Given passage:
Several measures were used to analyze the
effect of online catalog system features on collocation in online
catalogs. Five worst-case authors
(Homer, William James, H.D., Alice Walker, and Peter Gray) were searched in
eighteen sample online catalogs using author commands available in those
catalogs. Five worst-case works (Paradise Lost, John Milton; A Christmas Carol, Charles Dickens; Ulysses, James Joyce; Sonnets, William Shakespeare; Utopia, Sir Thomas More) were searched
in the same catalogs using title commands. The worst-case method was used
because worst cases were seen as more likely to bring out the weaknesses of
online catalogs than a random sample of searches.
Dependent variables to measure the
collocation of author and work records included: number of interruptions of
author and record sets, number of irrelevant intervening records retrieved, and
precision. Independent variables
representing system features analyzed for their effects on collocation included
match type (character-string vs. keyword) and catalog size (large, medium, or
small).
The authors and works selected for sample
searches, as mentioned above, were examples of worst cases. Worst cases were defined as authors and works
that had many records in online catalogs and that were represented by a variety
of record types. Sample catalogs were
selected based on catalog vendor (major vendors were selected), availability
via Internet, size (three sizes of catalog per vendor were selected: small, medium, and large), and collection
characteristics (at least 75 percent of retrospective conversion to online
catalog complete; English language, general library collection; located in the
United States).
2.2 Selected Results and
Discussion
Descriptive statistics were used to analyze
the data collected in this study as the selection of worst case searches and
sample catalogs was not random. Because
sample sizes were relatively small and many of the standard deviations were
large, the median was reported instead of the mean.
Match type, that is, left-to right phrase matching, here called
character string matching, versus keyword matching, was investigated for its
effect on collocation. Character-string
matches performed better than keyword matches for most searches. When author searches were measured using
number of interruptions, the results were dramatic (Figure 1). Only ten percent of character-string matches
had three or more interruptions. The
median number of interruptions for keyword matches (3.5) was greater than the
median for character-string matches (2.0).

Exercise requirements:
- 1) Answer each question from the passage on collocation in online catalogs:
(a) How many sample online catalogs were searched?
(b) Which two match types were compared for their effect on collocation?
(c) What was the median number of interruptions for keyword matches?
- 2) Continue the study of collocation in online catalogs, starting after its last sentence.

Material:

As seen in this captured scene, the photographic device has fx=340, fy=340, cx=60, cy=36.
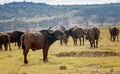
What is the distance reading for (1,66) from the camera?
2433 cm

Results:
- 1)
(a) Eighteen.
(b) Character-string matching and keyword matching.
(c) 3.5.

- 2)
That most character-string matches had two or fewer interruptions
indicated that in most cases character-string matches accomplished the goal of
collocating author record sets.
[Figure 1: Match Type
(Authors): No. of Interruptions about
here]
The effect of match type on number of interruptions in work record sets
was less clear, although character-string matches still performed better than
keyword matches (Figure 2). Seventy
percent of character-string matches for work record sets had three or more
interruptions, as opposed to 83 percent of keyword matches. The median number of interruptions for
character-string matches was four and keyword, five.
[Figure 2: Match Type
(Works): No. of Interruptions about
here]
These results were not unexpected, particularly with respect to author
record sets. Character-string matches
matched a search string in a single field.
Most character-string matches arranged records with identical author
headings together, ensuring collocation of author record sets. Although author commands with
character-string matches were available in every catalog surveyed, author
commands with keyword matches were not.
This was perhaps because systems designers assumed the superiority of
character-string matches for searching for individual authors. The results of this research support such an
assumption.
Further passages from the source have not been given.